Are Chipotle customers crying uncle?

Chipotle lost investor confidence to the tune of 5% throughout trading on February 8, the day after the fast-casual Mexican burrito, bowl, and taco emporium announced its fourth quarter 2022 financial results — during which sales volume was down. "We started the quarter soft, and we ended the quarter soft," Chipotle CFO Jack Hartung conceded during an earnings call (via CNBC). Specifically, and among other disappointing figures Hartung was referring to, same-store sales fell to 5.6%, markedly from the third quarter's 7.6% but also well below Wall Street's fourth quarter estimate of 6.9%.

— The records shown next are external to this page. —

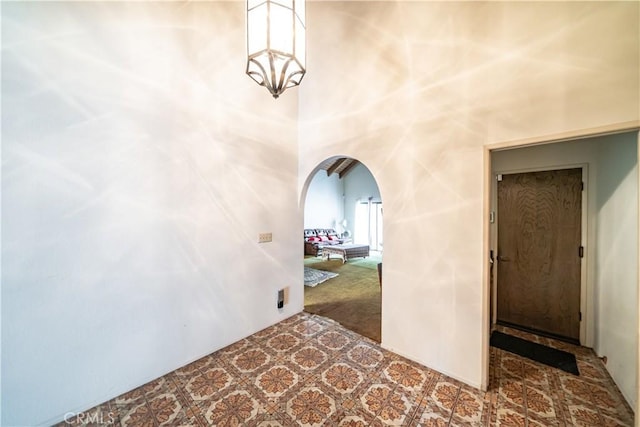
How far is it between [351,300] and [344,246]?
363 centimetres

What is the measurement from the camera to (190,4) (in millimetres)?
2271

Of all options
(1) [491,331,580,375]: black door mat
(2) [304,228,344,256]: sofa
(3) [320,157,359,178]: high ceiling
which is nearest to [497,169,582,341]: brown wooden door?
(1) [491,331,580,375]: black door mat

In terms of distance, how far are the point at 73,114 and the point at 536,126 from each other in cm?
340

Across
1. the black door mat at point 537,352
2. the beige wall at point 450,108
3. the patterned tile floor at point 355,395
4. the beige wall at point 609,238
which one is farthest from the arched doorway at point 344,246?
the beige wall at point 609,238

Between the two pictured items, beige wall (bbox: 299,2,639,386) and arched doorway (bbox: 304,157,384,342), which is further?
arched doorway (bbox: 304,157,384,342)

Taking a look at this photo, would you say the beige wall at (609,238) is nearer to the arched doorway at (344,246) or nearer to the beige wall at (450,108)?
the beige wall at (450,108)

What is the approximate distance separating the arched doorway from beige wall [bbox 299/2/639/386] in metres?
0.62

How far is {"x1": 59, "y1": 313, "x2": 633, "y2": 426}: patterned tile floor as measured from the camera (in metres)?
1.68

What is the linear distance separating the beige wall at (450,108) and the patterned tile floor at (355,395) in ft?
0.93

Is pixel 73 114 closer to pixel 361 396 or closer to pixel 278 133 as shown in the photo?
pixel 278 133

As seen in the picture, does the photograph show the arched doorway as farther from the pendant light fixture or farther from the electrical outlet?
the pendant light fixture

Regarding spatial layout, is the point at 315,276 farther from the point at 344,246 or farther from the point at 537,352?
the point at 537,352

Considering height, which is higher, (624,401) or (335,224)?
(335,224)

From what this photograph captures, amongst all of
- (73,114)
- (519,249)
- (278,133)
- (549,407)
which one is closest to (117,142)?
(73,114)
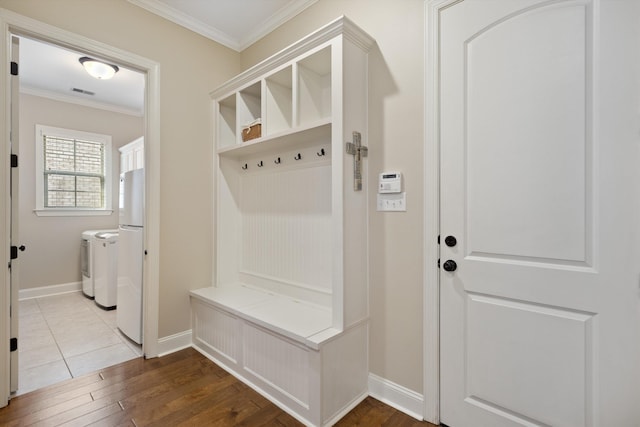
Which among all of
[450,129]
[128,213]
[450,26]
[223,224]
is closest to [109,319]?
[128,213]

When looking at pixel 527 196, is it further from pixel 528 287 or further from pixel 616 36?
pixel 616 36

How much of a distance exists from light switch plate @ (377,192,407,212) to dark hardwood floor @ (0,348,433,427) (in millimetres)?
1199

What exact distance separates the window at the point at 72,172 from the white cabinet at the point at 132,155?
40 cm

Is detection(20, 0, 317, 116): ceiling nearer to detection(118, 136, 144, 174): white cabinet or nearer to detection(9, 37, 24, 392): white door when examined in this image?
detection(9, 37, 24, 392): white door

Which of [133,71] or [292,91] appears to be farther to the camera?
[133,71]

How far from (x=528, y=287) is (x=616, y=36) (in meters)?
1.09

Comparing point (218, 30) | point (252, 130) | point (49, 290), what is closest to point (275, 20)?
point (218, 30)

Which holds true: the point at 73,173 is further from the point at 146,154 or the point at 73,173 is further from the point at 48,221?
the point at 146,154

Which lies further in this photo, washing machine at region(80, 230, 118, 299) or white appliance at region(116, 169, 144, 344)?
washing machine at region(80, 230, 118, 299)

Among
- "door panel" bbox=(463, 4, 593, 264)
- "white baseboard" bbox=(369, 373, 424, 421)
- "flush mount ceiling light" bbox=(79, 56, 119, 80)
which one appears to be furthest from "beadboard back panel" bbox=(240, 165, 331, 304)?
"flush mount ceiling light" bbox=(79, 56, 119, 80)

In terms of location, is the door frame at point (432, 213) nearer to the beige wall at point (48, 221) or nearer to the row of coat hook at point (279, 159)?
the row of coat hook at point (279, 159)

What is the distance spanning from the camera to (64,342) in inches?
109

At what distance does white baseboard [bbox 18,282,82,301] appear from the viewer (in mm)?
4027

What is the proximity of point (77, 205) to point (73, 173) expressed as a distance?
47cm
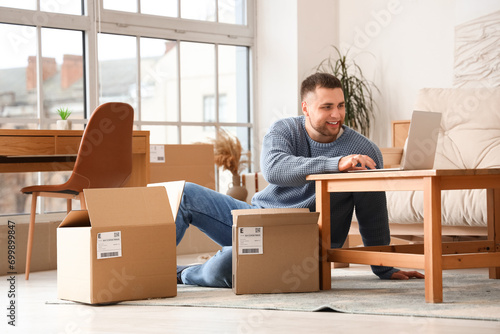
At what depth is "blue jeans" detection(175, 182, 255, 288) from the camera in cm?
266

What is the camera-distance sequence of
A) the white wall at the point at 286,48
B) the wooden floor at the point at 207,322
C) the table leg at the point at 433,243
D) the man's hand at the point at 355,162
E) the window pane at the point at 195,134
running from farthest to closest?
the white wall at the point at 286,48 → the window pane at the point at 195,134 → the man's hand at the point at 355,162 → the table leg at the point at 433,243 → the wooden floor at the point at 207,322

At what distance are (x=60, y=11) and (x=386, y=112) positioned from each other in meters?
2.32

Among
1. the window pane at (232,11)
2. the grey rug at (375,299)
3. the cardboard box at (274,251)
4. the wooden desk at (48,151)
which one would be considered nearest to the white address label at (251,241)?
the cardboard box at (274,251)

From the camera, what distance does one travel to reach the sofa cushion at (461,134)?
3420mm

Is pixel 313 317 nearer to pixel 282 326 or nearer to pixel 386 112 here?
pixel 282 326

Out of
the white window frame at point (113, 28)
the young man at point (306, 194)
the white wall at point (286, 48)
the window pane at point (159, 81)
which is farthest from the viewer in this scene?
→ the white wall at point (286, 48)

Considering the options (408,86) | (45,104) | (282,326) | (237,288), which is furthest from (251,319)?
(408,86)

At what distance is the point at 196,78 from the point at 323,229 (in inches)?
112

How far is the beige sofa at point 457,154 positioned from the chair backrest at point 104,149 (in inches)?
47.5

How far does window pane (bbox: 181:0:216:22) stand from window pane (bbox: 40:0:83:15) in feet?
2.59

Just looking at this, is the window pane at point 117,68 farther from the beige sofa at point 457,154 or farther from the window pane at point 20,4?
the beige sofa at point 457,154

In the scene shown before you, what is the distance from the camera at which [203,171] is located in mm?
4289

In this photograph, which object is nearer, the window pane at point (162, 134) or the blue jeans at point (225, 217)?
the blue jeans at point (225, 217)

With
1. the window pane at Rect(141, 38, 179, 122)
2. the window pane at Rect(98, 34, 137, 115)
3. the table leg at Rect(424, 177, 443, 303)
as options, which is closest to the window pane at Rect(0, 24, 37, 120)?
the window pane at Rect(98, 34, 137, 115)
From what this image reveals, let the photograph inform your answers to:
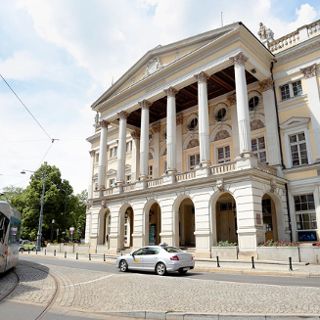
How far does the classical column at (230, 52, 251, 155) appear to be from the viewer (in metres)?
22.5

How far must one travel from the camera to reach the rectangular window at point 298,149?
24.7 metres

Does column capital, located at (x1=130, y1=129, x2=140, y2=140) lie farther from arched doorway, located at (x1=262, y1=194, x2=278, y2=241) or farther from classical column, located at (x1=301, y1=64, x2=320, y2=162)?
classical column, located at (x1=301, y1=64, x2=320, y2=162)

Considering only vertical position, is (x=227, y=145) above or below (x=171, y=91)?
below

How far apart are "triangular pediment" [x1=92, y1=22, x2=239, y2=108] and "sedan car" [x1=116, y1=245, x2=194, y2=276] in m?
18.0

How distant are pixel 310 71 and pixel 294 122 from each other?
4.22 meters

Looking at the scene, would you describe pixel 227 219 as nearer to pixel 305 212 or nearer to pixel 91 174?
pixel 305 212

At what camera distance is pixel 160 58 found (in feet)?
103

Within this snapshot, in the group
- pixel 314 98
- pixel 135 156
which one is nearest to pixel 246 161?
pixel 314 98

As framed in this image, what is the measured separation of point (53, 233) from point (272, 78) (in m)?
42.0

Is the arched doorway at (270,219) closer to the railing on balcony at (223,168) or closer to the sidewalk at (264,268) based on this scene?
the railing on balcony at (223,168)

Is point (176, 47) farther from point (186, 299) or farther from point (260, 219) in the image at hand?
point (186, 299)

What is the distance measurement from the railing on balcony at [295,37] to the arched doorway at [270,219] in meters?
13.3

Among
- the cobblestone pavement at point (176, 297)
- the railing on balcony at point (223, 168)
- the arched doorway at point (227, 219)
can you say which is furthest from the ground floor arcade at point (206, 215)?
the cobblestone pavement at point (176, 297)

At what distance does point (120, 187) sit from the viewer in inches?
1227
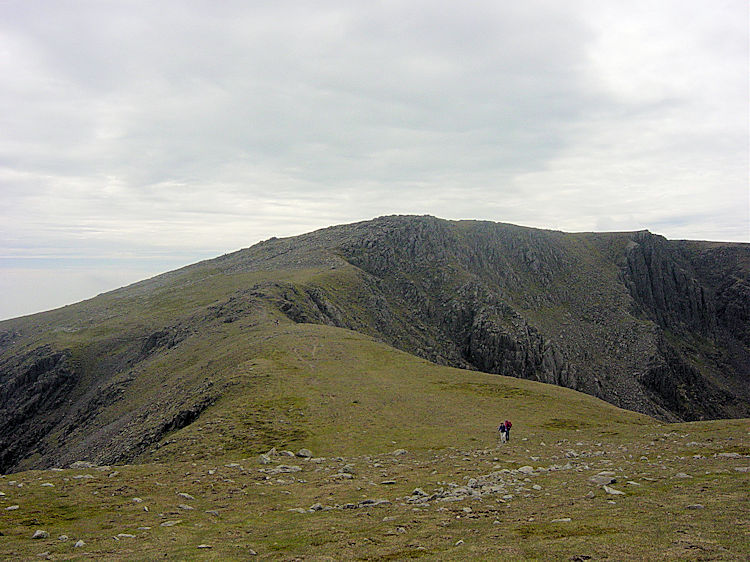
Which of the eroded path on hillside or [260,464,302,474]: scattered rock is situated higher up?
the eroded path on hillside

Company CEO Brian Niccol denies that Chipotle's fourth quarter's failure to "pop," as Hartung characterized it, stemmed from customer resistance to menu price hikes; his fellow C-suiters cast blame, instead, on inclement weather and one limited-edition menu item that failed to meet expectations. And one financial analyst blamed downward stock price movement on "extra scrutiny" paid to the company in 2023 thanks to overall stock price gains of 22%, Yahoo! Finance reported Wednesday. Further, Yahoo Finance notes that, at least unofficially, Chipotle's same-store sales are doing just fine, thank you very much, in 2023. 

However, it's difficult not to speculate whether Chipotle's diminished third quarter sales resulted from lower- and middle-income consumers refusing to pony up more for the same food. Even as Chipotle talks about extraordinary growth plans for 2023, the word from Hartung is that Chipotle has issued a moratorium on 2023 menu price increases.